Structural analysis and comparison with SARS-CoV-1 nsp9 – Overall, the structure of nsp9 is very well conserved among β-coronaviruses (Z. Zeng et al. 2018; Sutton et al. 2004). In SARS-CoV-1, nsp9 consists of a small globular protein (113 amino acid residues) with seven antiparallel β-sheets and one α-helix (Sutton et al. 2004). Parallel dimers occur between two nsp9 monomers interacting in their C-terminal α-helixes and their N-fingers (Z. Zeng et al. 2018). In SARS-CoV-1, Gly100 and Gly104 residues are shown to be in the core of the dimer interface (Sutton et al. 2004). Mutation of these conserved glycines in the nsp9 α-helix impairs ssDNA binding, suggesting that dimerization is essential for nucleic acid binding (Z. Zeng et al. 2018). Site-specific mutagenesis studies in the alpha-coronavirus Porcine Epidemic Diarrhea (PEDV) nsp9 identified other key residues for dimerization. The substitutions Lys10Ala, Arg68Ala, Lys69Ala and Arg106Ala decreases binding affinity to form the dimer 7·2-fold relative to wild-type nsp9, while Tyr82Ala enhance dimer stability, by a 8·0-fold increase in binding affinity (Z. Zeng et al. 2018). Additionally, Zeng et al. (2018), studied Porcine Epidemic Diarrhea Virus (PEDV) nsp9 residues involved in ssDNA binding activity and they identified five mutations that affected this process, namely, Lys10Ala, Arg68Ala, Lys69Ala, Arg106Ala and Tyr82Ala. The equivalents in SARS-CoV-2 identified from a sequence alignment are Arg10Ala, Arg74Ala, Arg111Ala, and Tyr87Ala, which are conserved in SARS-CoV-1.

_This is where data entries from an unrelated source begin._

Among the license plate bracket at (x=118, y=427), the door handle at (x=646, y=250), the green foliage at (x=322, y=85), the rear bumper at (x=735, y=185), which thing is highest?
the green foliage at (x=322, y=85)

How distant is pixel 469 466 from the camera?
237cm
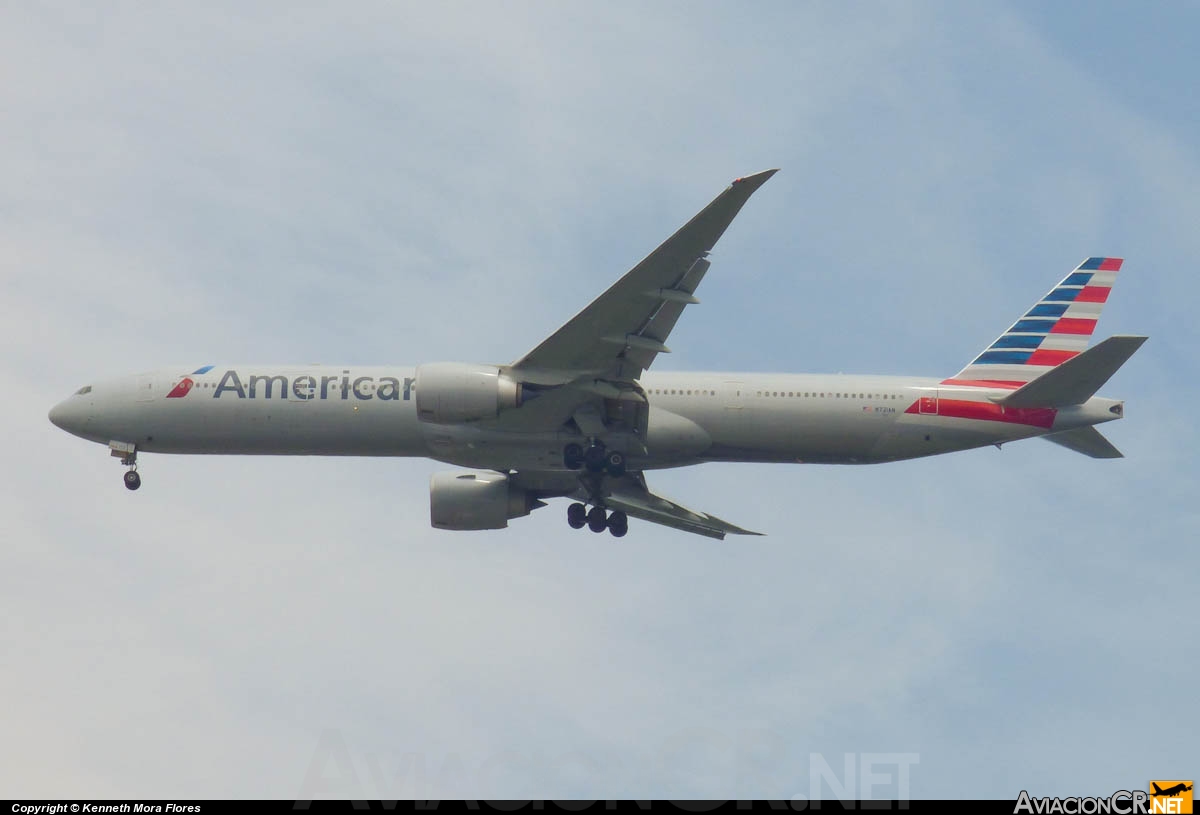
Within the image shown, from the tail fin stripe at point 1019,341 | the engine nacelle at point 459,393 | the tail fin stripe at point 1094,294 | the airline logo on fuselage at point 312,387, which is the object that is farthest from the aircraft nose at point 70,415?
the tail fin stripe at point 1094,294

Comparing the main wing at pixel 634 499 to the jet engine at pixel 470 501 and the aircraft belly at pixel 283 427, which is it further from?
the aircraft belly at pixel 283 427

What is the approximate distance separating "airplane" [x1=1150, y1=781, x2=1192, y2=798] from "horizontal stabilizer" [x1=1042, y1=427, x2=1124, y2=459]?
15.4m

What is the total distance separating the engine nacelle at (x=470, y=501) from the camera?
45.8 m

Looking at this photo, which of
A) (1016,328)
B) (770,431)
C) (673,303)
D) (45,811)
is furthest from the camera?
(1016,328)

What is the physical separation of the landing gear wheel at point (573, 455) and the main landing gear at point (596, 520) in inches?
128

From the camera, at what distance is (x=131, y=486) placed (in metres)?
44.8

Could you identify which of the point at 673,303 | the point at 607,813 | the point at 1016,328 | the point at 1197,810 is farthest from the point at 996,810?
the point at 1016,328

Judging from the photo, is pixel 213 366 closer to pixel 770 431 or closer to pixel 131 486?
pixel 131 486

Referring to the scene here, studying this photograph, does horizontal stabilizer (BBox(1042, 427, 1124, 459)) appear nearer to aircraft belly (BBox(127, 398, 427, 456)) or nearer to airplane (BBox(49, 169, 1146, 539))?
airplane (BBox(49, 169, 1146, 539))

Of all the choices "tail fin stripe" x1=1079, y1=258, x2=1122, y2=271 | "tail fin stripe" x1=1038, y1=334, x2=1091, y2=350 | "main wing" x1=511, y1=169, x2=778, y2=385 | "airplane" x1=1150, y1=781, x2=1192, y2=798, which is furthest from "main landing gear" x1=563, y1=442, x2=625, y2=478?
"airplane" x1=1150, y1=781, x2=1192, y2=798

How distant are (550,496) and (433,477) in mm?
3703

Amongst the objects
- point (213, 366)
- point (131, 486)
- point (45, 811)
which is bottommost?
point (45, 811)

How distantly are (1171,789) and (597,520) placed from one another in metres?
20.9

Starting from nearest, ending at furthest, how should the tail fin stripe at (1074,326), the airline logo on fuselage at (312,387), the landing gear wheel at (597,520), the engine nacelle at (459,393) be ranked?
the engine nacelle at (459,393)
the airline logo on fuselage at (312,387)
the landing gear wheel at (597,520)
the tail fin stripe at (1074,326)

Because SARS-CoV-1 and SARS-CoV-2 sequences are highly conserved (sequence identity is 97%), much structural information from SARS-CoV-1 is transferable to SARS-CoV-2. The three substitutions in SARS-CoV-2 nsp2 relative to SARS-CoV-1, Asn34Thr, Ser35Thr and His48Leu, are located on the nsp9 surface, distant from the dimerization region. Particularly, substitution Asn34Thr can result in an additional phosphorylation site, but phosphorylation of nsp9 has not yet been reported. As Thr34 and Thr35 are close to a potential ubiquitination site (Lys36), we hypothesize that their phosphorylation may prevent nsp9 ubiquitination.